Acrescento que, embora a redação do artigo estabeleça que “as consignações em folha, para efeito de desconto de vencimentos, serão disciplinadas em decreto” , julgo que a utilização do termo “decreto”, diploma normativo que, sem qualquer qualificativo, designa a forma pela qual o Poder Executivo se vale para regular dispositivos legais, deve ser entendida não em sentido próprio, específico, mas como significando “regulamento”, ou seja, forma apropriada para o disciplinamento de uma matéria, variável e dependente do Poder de onde emane a regulamentação, no caso do Legislativo, o Ato, correspondente, no âmbito deste Poder, do Decreto, enquanto forma legislativa regulamentadora própria do Executivo.

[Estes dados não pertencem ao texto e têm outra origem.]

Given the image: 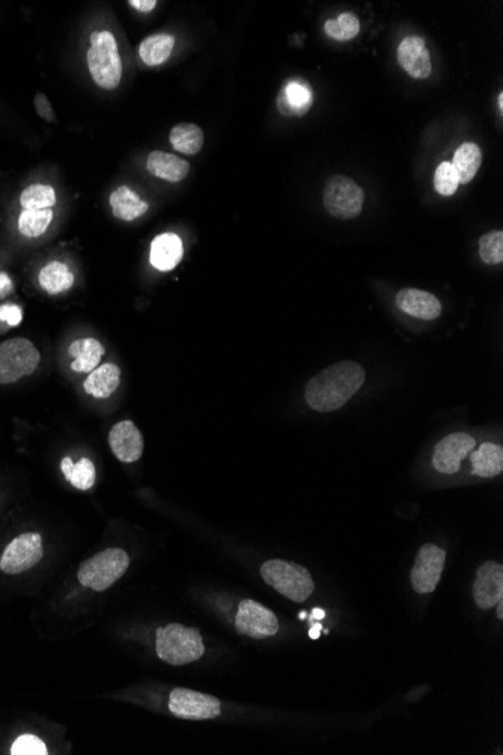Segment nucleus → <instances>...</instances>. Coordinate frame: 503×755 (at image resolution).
<instances>
[{
	"instance_id": "29",
	"label": "nucleus",
	"mask_w": 503,
	"mask_h": 755,
	"mask_svg": "<svg viewBox=\"0 0 503 755\" xmlns=\"http://www.w3.org/2000/svg\"><path fill=\"white\" fill-rule=\"evenodd\" d=\"M53 221L52 208H44V210H23L19 216V233L22 236L28 237V239H37V237L46 234L49 230L50 224Z\"/></svg>"
},
{
	"instance_id": "21",
	"label": "nucleus",
	"mask_w": 503,
	"mask_h": 755,
	"mask_svg": "<svg viewBox=\"0 0 503 755\" xmlns=\"http://www.w3.org/2000/svg\"><path fill=\"white\" fill-rule=\"evenodd\" d=\"M110 207L115 218L125 222H133L144 216L148 211V204L135 192L127 186L118 187L113 190L109 198Z\"/></svg>"
},
{
	"instance_id": "27",
	"label": "nucleus",
	"mask_w": 503,
	"mask_h": 755,
	"mask_svg": "<svg viewBox=\"0 0 503 755\" xmlns=\"http://www.w3.org/2000/svg\"><path fill=\"white\" fill-rule=\"evenodd\" d=\"M204 132L196 124L181 123L171 130L169 141L178 153L195 156L204 147Z\"/></svg>"
},
{
	"instance_id": "31",
	"label": "nucleus",
	"mask_w": 503,
	"mask_h": 755,
	"mask_svg": "<svg viewBox=\"0 0 503 755\" xmlns=\"http://www.w3.org/2000/svg\"><path fill=\"white\" fill-rule=\"evenodd\" d=\"M327 37L335 41H350L360 32V20L354 14L344 13L324 23Z\"/></svg>"
},
{
	"instance_id": "6",
	"label": "nucleus",
	"mask_w": 503,
	"mask_h": 755,
	"mask_svg": "<svg viewBox=\"0 0 503 755\" xmlns=\"http://www.w3.org/2000/svg\"><path fill=\"white\" fill-rule=\"evenodd\" d=\"M40 362V352L31 340L13 338L0 343V385H11L32 376Z\"/></svg>"
},
{
	"instance_id": "19",
	"label": "nucleus",
	"mask_w": 503,
	"mask_h": 755,
	"mask_svg": "<svg viewBox=\"0 0 503 755\" xmlns=\"http://www.w3.org/2000/svg\"><path fill=\"white\" fill-rule=\"evenodd\" d=\"M312 103H314V92L311 86L299 79L288 82L278 100L282 114L294 115V117L305 115L311 109Z\"/></svg>"
},
{
	"instance_id": "11",
	"label": "nucleus",
	"mask_w": 503,
	"mask_h": 755,
	"mask_svg": "<svg viewBox=\"0 0 503 755\" xmlns=\"http://www.w3.org/2000/svg\"><path fill=\"white\" fill-rule=\"evenodd\" d=\"M446 552L436 545H424L416 555L415 566L410 575L413 590L419 594H430L436 590L445 567Z\"/></svg>"
},
{
	"instance_id": "17",
	"label": "nucleus",
	"mask_w": 503,
	"mask_h": 755,
	"mask_svg": "<svg viewBox=\"0 0 503 755\" xmlns=\"http://www.w3.org/2000/svg\"><path fill=\"white\" fill-rule=\"evenodd\" d=\"M183 242L177 234L165 233L151 243L150 261L154 269L169 272L183 260Z\"/></svg>"
},
{
	"instance_id": "38",
	"label": "nucleus",
	"mask_w": 503,
	"mask_h": 755,
	"mask_svg": "<svg viewBox=\"0 0 503 755\" xmlns=\"http://www.w3.org/2000/svg\"><path fill=\"white\" fill-rule=\"evenodd\" d=\"M13 290V282L5 273H0V299L7 296Z\"/></svg>"
},
{
	"instance_id": "26",
	"label": "nucleus",
	"mask_w": 503,
	"mask_h": 755,
	"mask_svg": "<svg viewBox=\"0 0 503 755\" xmlns=\"http://www.w3.org/2000/svg\"><path fill=\"white\" fill-rule=\"evenodd\" d=\"M451 163L457 171L460 184L470 183L482 165L481 148L473 142H466L455 151L454 160Z\"/></svg>"
},
{
	"instance_id": "23",
	"label": "nucleus",
	"mask_w": 503,
	"mask_h": 755,
	"mask_svg": "<svg viewBox=\"0 0 503 755\" xmlns=\"http://www.w3.org/2000/svg\"><path fill=\"white\" fill-rule=\"evenodd\" d=\"M38 284L47 294L65 293L74 285V273L62 261H50L38 273Z\"/></svg>"
},
{
	"instance_id": "16",
	"label": "nucleus",
	"mask_w": 503,
	"mask_h": 755,
	"mask_svg": "<svg viewBox=\"0 0 503 755\" xmlns=\"http://www.w3.org/2000/svg\"><path fill=\"white\" fill-rule=\"evenodd\" d=\"M397 305L401 311L421 320H434L442 314V303L434 294L416 288L398 291Z\"/></svg>"
},
{
	"instance_id": "22",
	"label": "nucleus",
	"mask_w": 503,
	"mask_h": 755,
	"mask_svg": "<svg viewBox=\"0 0 503 755\" xmlns=\"http://www.w3.org/2000/svg\"><path fill=\"white\" fill-rule=\"evenodd\" d=\"M121 383V370L115 364H104L89 373L88 379L83 382L86 394L94 398H109L115 394Z\"/></svg>"
},
{
	"instance_id": "10",
	"label": "nucleus",
	"mask_w": 503,
	"mask_h": 755,
	"mask_svg": "<svg viewBox=\"0 0 503 755\" xmlns=\"http://www.w3.org/2000/svg\"><path fill=\"white\" fill-rule=\"evenodd\" d=\"M235 630L254 639L270 638L279 632L278 617L255 600H243L235 615Z\"/></svg>"
},
{
	"instance_id": "4",
	"label": "nucleus",
	"mask_w": 503,
	"mask_h": 755,
	"mask_svg": "<svg viewBox=\"0 0 503 755\" xmlns=\"http://www.w3.org/2000/svg\"><path fill=\"white\" fill-rule=\"evenodd\" d=\"M261 576L266 584L296 603L306 602L314 593L315 584L311 573L305 567L290 561H267L261 567Z\"/></svg>"
},
{
	"instance_id": "43",
	"label": "nucleus",
	"mask_w": 503,
	"mask_h": 755,
	"mask_svg": "<svg viewBox=\"0 0 503 755\" xmlns=\"http://www.w3.org/2000/svg\"><path fill=\"white\" fill-rule=\"evenodd\" d=\"M306 617H308V615H306V612H300L299 614L300 620H305Z\"/></svg>"
},
{
	"instance_id": "36",
	"label": "nucleus",
	"mask_w": 503,
	"mask_h": 755,
	"mask_svg": "<svg viewBox=\"0 0 503 755\" xmlns=\"http://www.w3.org/2000/svg\"><path fill=\"white\" fill-rule=\"evenodd\" d=\"M34 107L37 114L40 115L41 120L46 123H56L55 111H53L52 103L49 98L43 92H38L34 98Z\"/></svg>"
},
{
	"instance_id": "42",
	"label": "nucleus",
	"mask_w": 503,
	"mask_h": 755,
	"mask_svg": "<svg viewBox=\"0 0 503 755\" xmlns=\"http://www.w3.org/2000/svg\"><path fill=\"white\" fill-rule=\"evenodd\" d=\"M497 103H499V109H500V112H502L503 111V94H502V92H500V94H499V100H497Z\"/></svg>"
},
{
	"instance_id": "3",
	"label": "nucleus",
	"mask_w": 503,
	"mask_h": 755,
	"mask_svg": "<svg viewBox=\"0 0 503 755\" xmlns=\"http://www.w3.org/2000/svg\"><path fill=\"white\" fill-rule=\"evenodd\" d=\"M86 61L92 80L100 88H118L122 77V62L118 43L112 32H92L91 47L86 53Z\"/></svg>"
},
{
	"instance_id": "7",
	"label": "nucleus",
	"mask_w": 503,
	"mask_h": 755,
	"mask_svg": "<svg viewBox=\"0 0 503 755\" xmlns=\"http://www.w3.org/2000/svg\"><path fill=\"white\" fill-rule=\"evenodd\" d=\"M323 201L330 216L348 221L362 213L365 193L356 181L344 175H335L324 186Z\"/></svg>"
},
{
	"instance_id": "9",
	"label": "nucleus",
	"mask_w": 503,
	"mask_h": 755,
	"mask_svg": "<svg viewBox=\"0 0 503 755\" xmlns=\"http://www.w3.org/2000/svg\"><path fill=\"white\" fill-rule=\"evenodd\" d=\"M169 710L177 718L205 721L220 715V701L192 689L175 688L169 695Z\"/></svg>"
},
{
	"instance_id": "1",
	"label": "nucleus",
	"mask_w": 503,
	"mask_h": 755,
	"mask_svg": "<svg viewBox=\"0 0 503 755\" xmlns=\"http://www.w3.org/2000/svg\"><path fill=\"white\" fill-rule=\"evenodd\" d=\"M365 383V370L356 362L332 365L309 380L305 398L309 407L321 413L341 409Z\"/></svg>"
},
{
	"instance_id": "14",
	"label": "nucleus",
	"mask_w": 503,
	"mask_h": 755,
	"mask_svg": "<svg viewBox=\"0 0 503 755\" xmlns=\"http://www.w3.org/2000/svg\"><path fill=\"white\" fill-rule=\"evenodd\" d=\"M109 445L122 463L138 462L144 453V438L133 421H121L110 430Z\"/></svg>"
},
{
	"instance_id": "39",
	"label": "nucleus",
	"mask_w": 503,
	"mask_h": 755,
	"mask_svg": "<svg viewBox=\"0 0 503 755\" xmlns=\"http://www.w3.org/2000/svg\"><path fill=\"white\" fill-rule=\"evenodd\" d=\"M326 617V612L323 611V609L315 608L314 611H312L311 617H309V623H314V621H320L323 620V618Z\"/></svg>"
},
{
	"instance_id": "41",
	"label": "nucleus",
	"mask_w": 503,
	"mask_h": 755,
	"mask_svg": "<svg viewBox=\"0 0 503 755\" xmlns=\"http://www.w3.org/2000/svg\"><path fill=\"white\" fill-rule=\"evenodd\" d=\"M494 608L497 609V617L503 618V603L502 602L497 603V605L494 606Z\"/></svg>"
},
{
	"instance_id": "12",
	"label": "nucleus",
	"mask_w": 503,
	"mask_h": 755,
	"mask_svg": "<svg viewBox=\"0 0 503 755\" xmlns=\"http://www.w3.org/2000/svg\"><path fill=\"white\" fill-rule=\"evenodd\" d=\"M476 441L467 433L446 436L434 448L433 465L440 474H457L461 462L475 450Z\"/></svg>"
},
{
	"instance_id": "37",
	"label": "nucleus",
	"mask_w": 503,
	"mask_h": 755,
	"mask_svg": "<svg viewBox=\"0 0 503 755\" xmlns=\"http://www.w3.org/2000/svg\"><path fill=\"white\" fill-rule=\"evenodd\" d=\"M130 5L141 13H150L157 7V2L156 0H132Z\"/></svg>"
},
{
	"instance_id": "5",
	"label": "nucleus",
	"mask_w": 503,
	"mask_h": 755,
	"mask_svg": "<svg viewBox=\"0 0 503 755\" xmlns=\"http://www.w3.org/2000/svg\"><path fill=\"white\" fill-rule=\"evenodd\" d=\"M130 566L127 552L119 548H109L80 564L79 578L83 587L94 591H106L124 576Z\"/></svg>"
},
{
	"instance_id": "18",
	"label": "nucleus",
	"mask_w": 503,
	"mask_h": 755,
	"mask_svg": "<svg viewBox=\"0 0 503 755\" xmlns=\"http://www.w3.org/2000/svg\"><path fill=\"white\" fill-rule=\"evenodd\" d=\"M147 169L154 177L162 178L169 183H181L189 175L190 165L187 160L175 154L153 151L148 156Z\"/></svg>"
},
{
	"instance_id": "15",
	"label": "nucleus",
	"mask_w": 503,
	"mask_h": 755,
	"mask_svg": "<svg viewBox=\"0 0 503 755\" xmlns=\"http://www.w3.org/2000/svg\"><path fill=\"white\" fill-rule=\"evenodd\" d=\"M397 58L403 70L413 79H427L431 76L433 65L424 38L410 35L401 41L397 49Z\"/></svg>"
},
{
	"instance_id": "30",
	"label": "nucleus",
	"mask_w": 503,
	"mask_h": 755,
	"mask_svg": "<svg viewBox=\"0 0 503 755\" xmlns=\"http://www.w3.org/2000/svg\"><path fill=\"white\" fill-rule=\"evenodd\" d=\"M56 192L49 184H31L20 195L23 210H44L55 207Z\"/></svg>"
},
{
	"instance_id": "32",
	"label": "nucleus",
	"mask_w": 503,
	"mask_h": 755,
	"mask_svg": "<svg viewBox=\"0 0 503 755\" xmlns=\"http://www.w3.org/2000/svg\"><path fill=\"white\" fill-rule=\"evenodd\" d=\"M479 257L485 264H500L503 261V233L491 231L479 239Z\"/></svg>"
},
{
	"instance_id": "25",
	"label": "nucleus",
	"mask_w": 503,
	"mask_h": 755,
	"mask_svg": "<svg viewBox=\"0 0 503 755\" xmlns=\"http://www.w3.org/2000/svg\"><path fill=\"white\" fill-rule=\"evenodd\" d=\"M175 38L169 34H156L145 38L139 46V56L148 67H159L171 58Z\"/></svg>"
},
{
	"instance_id": "40",
	"label": "nucleus",
	"mask_w": 503,
	"mask_h": 755,
	"mask_svg": "<svg viewBox=\"0 0 503 755\" xmlns=\"http://www.w3.org/2000/svg\"><path fill=\"white\" fill-rule=\"evenodd\" d=\"M321 630H324V629H323V626H321V624L318 623V621L315 624L312 623L311 630H309V636H311L312 639H318L320 638Z\"/></svg>"
},
{
	"instance_id": "33",
	"label": "nucleus",
	"mask_w": 503,
	"mask_h": 755,
	"mask_svg": "<svg viewBox=\"0 0 503 755\" xmlns=\"http://www.w3.org/2000/svg\"><path fill=\"white\" fill-rule=\"evenodd\" d=\"M460 186V178L451 162H442L437 166L434 174V189L439 195L451 196L457 192Z\"/></svg>"
},
{
	"instance_id": "2",
	"label": "nucleus",
	"mask_w": 503,
	"mask_h": 755,
	"mask_svg": "<svg viewBox=\"0 0 503 755\" xmlns=\"http://www.w3.org/2000/svg\"><path fill=\"white\" fill-rule=\"evenodd\" d=\"M156 653L166 664L181 667L199 661L204 656L205 645L198 629L172 623L157 629Z\"/></svg>"
},
{
	"instance_id": "13",
	"label": "nucleus",
	"mask_w": 503,
	"mask_h": 755,
	"mask_svg": "<svg viewBox=\"0 0 503 755\" xmlns=\"http://www.w3.org/2000/svg\"><path fill=\"white\" fill-rule=\"evenodd\" d=\"M473 597L476 605L481 609L494 608L503 600V567L502 564L487 561L476 572L473 585Z\"/></svg>"
},
{
	"instance_id": "35",
	"label": "nucleus",
	"mask_w": 503,
	"mask_h": 755,
	"mask_svg": "<svg viewBox=\"0 0 503 755\" xmlns=\"http://www.w3.org/2000/svg\"><path fill=\"white\" fill-rule=\"evenodd\" d=\"M23 311L19 305L14 303H5L0 305V323L10 326V328H16L22 323Z\"/></svg>"
},
{
	"instance_id": "34",
	"label": "nucleus",
	"mask_w": 503,
	"mask_h": 755,
	"mask_svg": "<svg viewBox=\"0 0 503 755\" xmlns=\"http://www.w3.org/2000/svg\"><path fill=\"white\" fill-rule=\"evenodd\" d=\"M11 754L46 755L49 754V749H47L46 743L35 734H22L11 746Z\"/></svg>"
},
{
	"instance_id": "28",
	"label": "nucleus",
	"mask_w": 503,
	"mask_h": 755,
	"mask_svg": "<svg viewBox=\"0 0 503 755\" xmlns=\"http://www.w3.org/2000/svg\"><path fill=\"white\" fill-rule=\"evenodd\" d=\"M62 472L68 483L73 484L76 489L89 490L97 480L94 463L89 459H82L79 463H73L70 457H65L61 463Z\"/></svg>"
},
{
	"instance_id": "20",
	"label": "nucleus",
	"mask_w": 503,
	"mask_h": 755,
	"mask_svg": "<svg viewBox=\"0 0 503 755\" xmlns=\"http://www.w3.org/2000/svg\"><path fill=\"white\" fill-rule=\"evenodd\" d=\"M68 356L73 359L70 365L71 370L80 374L92 373L95 368L100 367L104 347L95 338H82L71 343L68 347Z\"/></svg>"
},
{
	"instance_id": "8",
	"label": "nucleus",
	"mask_w": 503,
	"mask_h": 755,
	"mask_svg": "<svg viewBox=\"0 0 503 755\" xmlns=\"http://www.w3.org/2000/svg\"><path fill=\"white\" fill-rule=\"evenodd\" d=\"M44 555L43 538L38 532H25L14 538L0 557V570L7 575H20L40 563Z\"/></svg>"
},
{
	"instance_id": "24",
	"label": "nucleus",
	"mask_w": 503,
	"mask_h": 755,
	"mask_svg": "<svg viewBox=\"0 0 503 755\" xmlns=\"http://www.w3.org/2000/svg\"><path fill=\"white\" fill-rule=\"evenodd\" d=\"M473 475L481 478H494L503 471V448L491 442H485L479 450L473 451Z\"/></svg>"
}]
</instances>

Corrobora, segundo creio, esse juízo, a disposição correlata à do artigo 98 do Estatuto Municipal constante da Lei Federal n° 8.112/90, que estabelece o regime jurídico dos servidores públicos da União, cuja redação está vazada nos seguintes termos:
“Art. 45. Salvo por imposição legal, ou mandado judicial, nenhum desconto incidirá sobre a remuneração ou provento.
Parágrafo único. Mediante autorização do servidor, poderá haver consignação em folha de pagamento a favor de terceiros, a critério da administração e com reposição de custos, na forma definida em regulamento.” (grifei)
Como se percebe, a lei federal, contrariamente à municipal e conforme melhor técnica, refere-se a regulamento, ou seja, gênero do qual o decreto constitui espécie, tal qual o ato emanado da Mesa do Parlamento, ou ainda outra forma adotada, por exemplo, pelo Poder Judiciário.
Assim sendo, em conformidade com as razões expostas, reconheço a possibilidade deste Legislativo, através de sua Mesa Diretora, editar novo Ato alterando o vigente Ato 856/2004, normatizando a matéria de maneira diversa daquela adotada pelo Executivo no Decreto n° 46.518/2005.
Pois bem, superado mais esse lado das diversas facetas que o requerimento da Associação pleiteante coloca, cabe-me agora enfrentar os aspectos de mérito do pedido, com o intuito de balizar a E.Mesa caso a mesma pretenda dar atenção ao pleito do órgão associativo.
Sob esse aspecto, a primeira colocação a ser feita é com relação aos servidores regidos pela Consolidação das Leis do Trabalho -CLT, pois para esses a legislação aplicável na espécie é a Lei Federal n° 10.820, de 17 de dezembro de 2003, regulamentada pelo Decreto Federal n° 4.840/2003.
Assim, com respeito a essa categoria de servidores, o eventual novo Ato da Mesa deve seguir a orientação já constante do vigente Ato n° 856/04, que em seu artigo 2° estabelece que “as consignações autorizadas por servidores celetistas serão disciplinadas” pela citada lei federal.
Já em relação aos servidores sujeitos ao regime estatutário (efetivos e ocupantes de cargos em comissão), o que mais releva apreciar neste momento, tendo em vista o quanto solicitado pela associação requerente, é a possibilidade de as consignações autorizadas pelos servidores virem a ser processadas sob o código 557 destinado às consignações facultativas feitas em nome da Associação dos Servidores da Câmara Municipal de São Paulo.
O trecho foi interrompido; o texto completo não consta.